Problemi da risolvere:
A – Secondo il brano citato, quale casa editrice ha pubblicato il "Breve compendio sopra gli umani caratteri" e in che anno?
B – Riscrivi il tratto del brano citato da "Come il carattere" fino a "del volere umano.)", sostituendo "carattere" con "temperamento".

Brano citato:
'''
Come il carattere ti determina (o come vorrebbe farlo)

Che cos’è il carattere? Quanto può inficiare la nostra vita quotidiana e come definirlo?

“Il carattere dell’uomo è costante; rimane sempre lo stesso per tutta la vita. Sotto il mutevole involucro dei suoi anni, delle sue condizioni, persino delle sue conoscenze ed opinioni si trova, come un gambero nel suo guscio, uomo vero e identico, invariabile e sempre lo stesso.” (Schopenhauer, La libertà del volere umano.)

Ordinare, incasellare, etichettare sono principi cari all’uomo. Ma quanto può essere utile questa operazione quando si parla di uomini?

“Breve compendio sopra gli umani caratteri” (Pee Gee Daniel, Catartica edizioni, 2017) è un piccolo volumetto dal fare ammiccante, nel quale già il titolo ostenta, forse un po’ ironicamente, un estro filosofico di cui tuttavia l’autore non pare avvalersi, mostrandoci fin da subito un testo più predisposto al carattere aneddotico-parodico.

Il volume si presenta come un “manualetto, che serve a destreggiarsi un po’ meglio tra i comportamenti” (“Breve Compendio sopra gli umani caratteri”, Pee Gee Daniel, p. 123) e passa in rassegna i vari caratteri fornendo ampie descrizioni ed esempi per ciascuno dei settori presi in considerazione: troviamo – per citarne alcuni – il Cacasotto, l’Egoista che ben si differenza dall’Egotista, l’Entusiasta, il Leccaculo … e via dicendo. L’autore si prodiga nel disegnare quella che si rivela essere una sorta di tassonomia del carattere umano, peraltro mai tentata prima (e verrebbe spontaneo chiedersi il perché).
'''
Dati grezzi:
'''
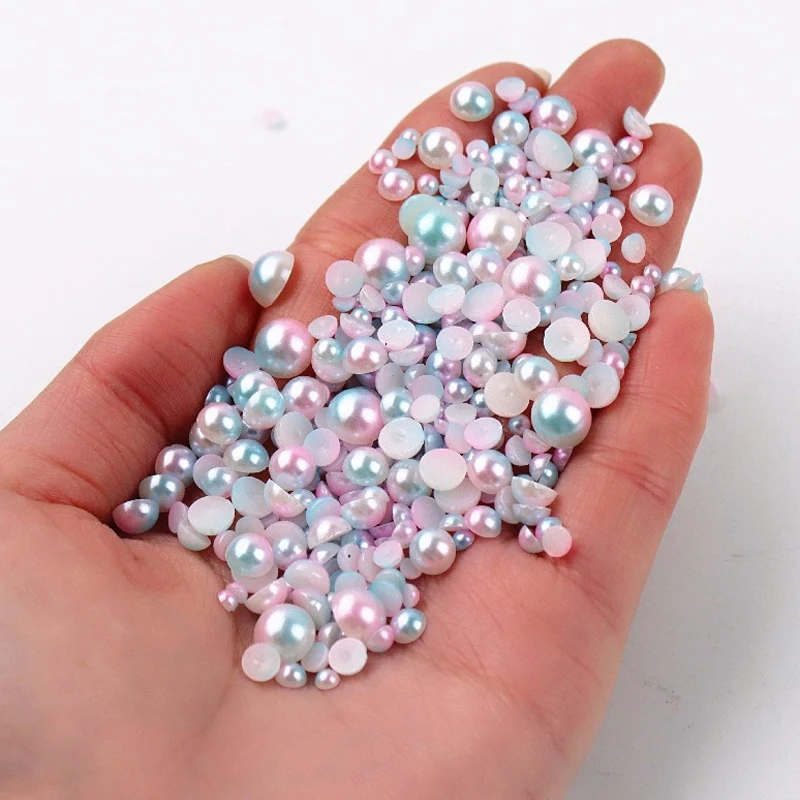 1000pcs/Bag Semicircle Pearl Nail Art Decorations 3.0-5.0mm Colorful Mermaid Gradient Gems DIY Flat Back Manicure Rhinestones#J1 
1000pcs/Bag Semicircle Pearl Nail Art Decorations 3.0-5.0mm Colorful Mermaid Gradient Gems DIY Flat Back Manicure Rhinestones#J1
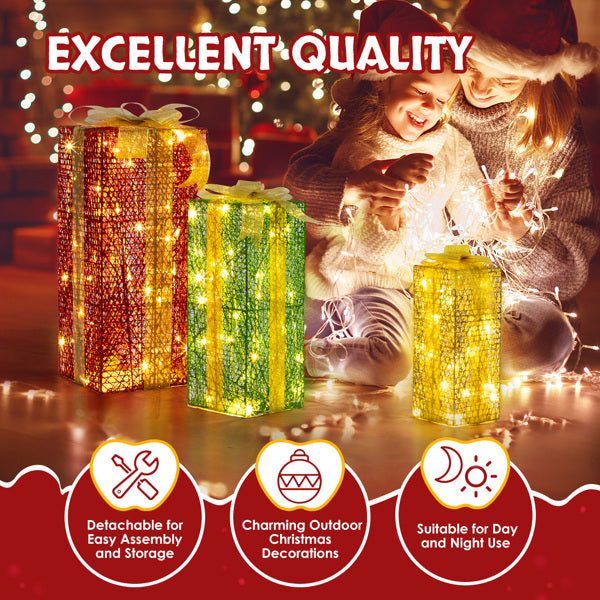 US Local 3pcs 18in-15in-11in Green Gold Christmas Lighting Gift Box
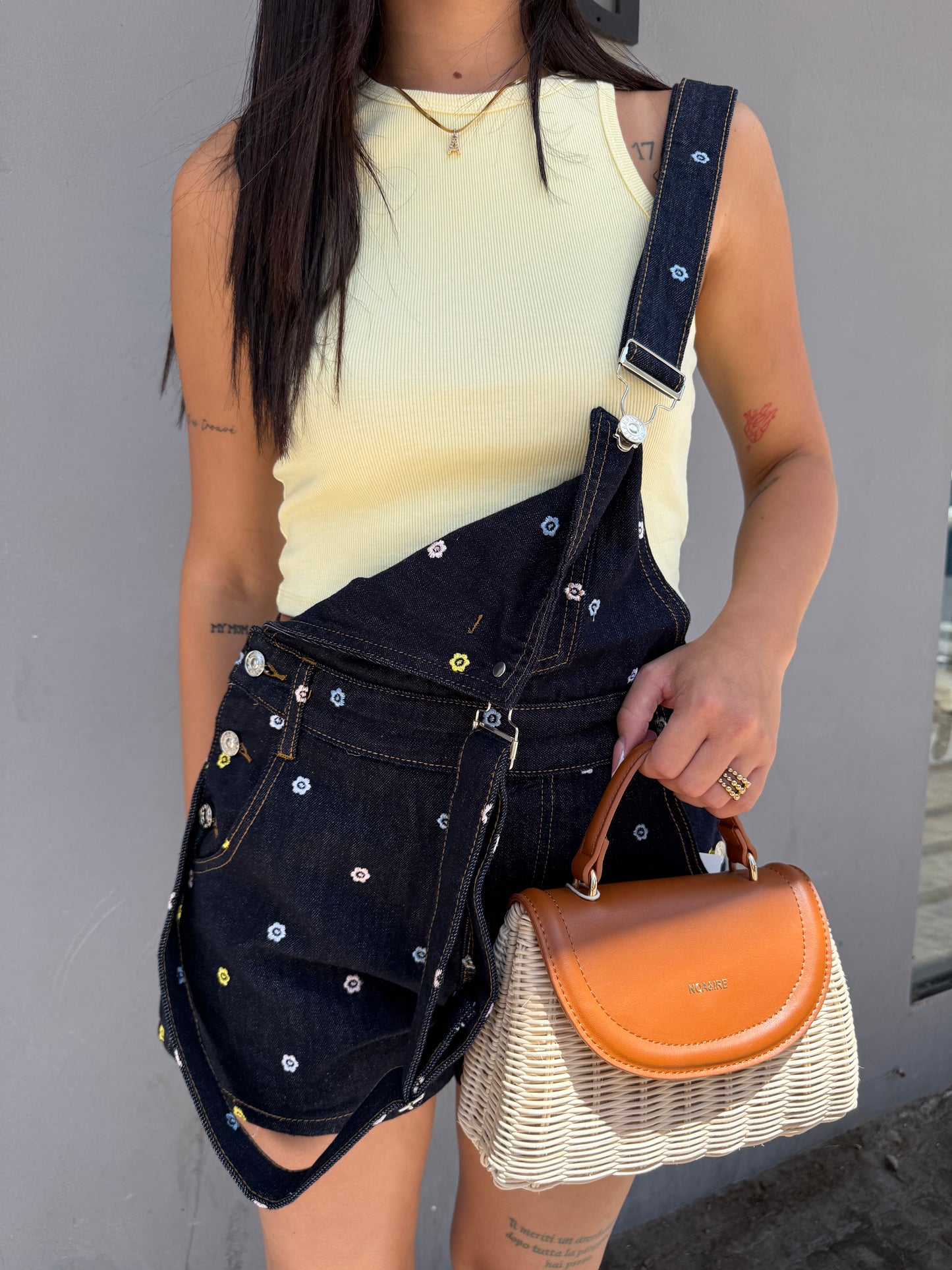monique salopette denim ricamo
'''
Soluzioni degli esercizi:
A – Catartica edizioni, nel 2017.

B –
Come il temperamento ti determina (o come vorrebbe farlo)

Che cos’è il temperamento? Quanto può inficiare la nostra vita quotidiana e come definirlo?

“Il temperamento dell’uomo è costante; rimane sempre lo stesso per tutta la vita. Sotto il mutevole involucro dei suoi anni, delle sue condizioni, persino delle sue conoscenze ed opinioni si trova, come un gambero nel suo guscio, uomo vero e identico, invariabile e sempre lo stesso.” (Schopenhauer, La libertà del volere umano.)